**STUDY TEXT**.

By Mary Welch

Staff Writer

Sunesis Pharmaceuticals Inc. reaped $25.2 million in a private financing, bringing the total raised by the young company to $33.8 million.

“We could have raised significantly more and we, in fact, set out to raise significantly less, about $18 million,” said Steven James, Sunesis’ senior vice president of business operations. “We have some really good people investing and there were other really good people we had to turn away.”

Leading the purchase of Series B preferred stock was E.M. Warburg, Pincus & Co. LLC, of New York. International Biomedicine Holdings, of San Francisco, and New Medical Technologies, of Basel, Switzerland, were also new investors in this round. Previous venture capital investors that also participated were Mayfield Fund, of Menlo Park, Calif.; Venrock Associates, of New York; Abingworth Management Ltd., of London; and Skyline Ventures, of Palo Alto, Calif. Hamilton Capital Ltd., of Hamilton, Bermuda, acted as adviser and placement agent for a part of the financing.

**TASK LIST**.
A – In the financing article, what does Steven James give as support for his claim that Sunesis could have raised significantly more than it did?
B – Quote the financing article from "Leading the purchase" to "of the financing.".

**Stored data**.

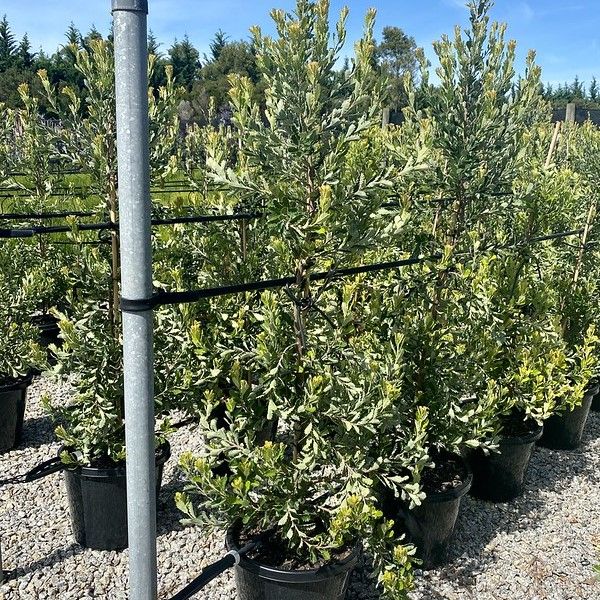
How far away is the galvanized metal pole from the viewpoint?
1.49 meters

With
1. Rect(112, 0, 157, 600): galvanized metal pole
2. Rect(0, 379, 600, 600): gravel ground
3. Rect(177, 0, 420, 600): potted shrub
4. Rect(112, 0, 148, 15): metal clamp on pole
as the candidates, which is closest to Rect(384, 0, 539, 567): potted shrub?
Rect(0, 379, 600, 600): gravel ground

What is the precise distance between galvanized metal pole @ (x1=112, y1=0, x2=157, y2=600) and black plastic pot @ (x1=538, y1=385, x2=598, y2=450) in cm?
→ 363

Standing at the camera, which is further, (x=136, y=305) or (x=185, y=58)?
(x=185, y=58)

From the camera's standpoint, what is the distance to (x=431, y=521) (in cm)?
307

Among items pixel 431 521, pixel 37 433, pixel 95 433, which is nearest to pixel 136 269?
pixel 95 433

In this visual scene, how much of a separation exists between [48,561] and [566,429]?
3.67 meters

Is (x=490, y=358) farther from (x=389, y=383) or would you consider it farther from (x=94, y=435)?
(x=94, y=435)

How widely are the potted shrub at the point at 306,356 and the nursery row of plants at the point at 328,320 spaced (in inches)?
0.4

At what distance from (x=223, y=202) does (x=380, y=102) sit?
3.78 feet

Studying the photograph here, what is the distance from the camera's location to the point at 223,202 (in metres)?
3.14

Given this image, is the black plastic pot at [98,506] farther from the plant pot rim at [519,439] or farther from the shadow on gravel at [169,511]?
the plant pot rim at [519,439]

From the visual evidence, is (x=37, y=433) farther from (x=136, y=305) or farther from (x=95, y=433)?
(x=136, y=305)

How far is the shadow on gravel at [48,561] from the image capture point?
3.02m

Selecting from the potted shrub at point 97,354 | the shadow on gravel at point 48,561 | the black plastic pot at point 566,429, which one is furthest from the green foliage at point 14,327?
the black plastic pot at point 566,429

**TASK-BY-TASK RESULTS**.
A – He says there were other really good people the company had to turn away. That was in addition to the really good people who did invest.

B –
Leading the purchase of Series B preferred stock was E.M. Warburg, Pincus & Co. LLC, of New York. International Biomedicine Holdings, of San Francisco, and New Medical Technologies, of Basel, Switzerland, were also new investors in this round. Previous venture capital investors that also participated were Mayfield Fund, of Menlo Park, Calif.; Venrock Associates, of New York; Abingworth Management Ltd., of London; and Skyline Ventures, of Palo Alto, Calif. Hamilton Capital Ltd., of Hamilton, Bermuda, acted as adviser and placement agent for a part of the financing.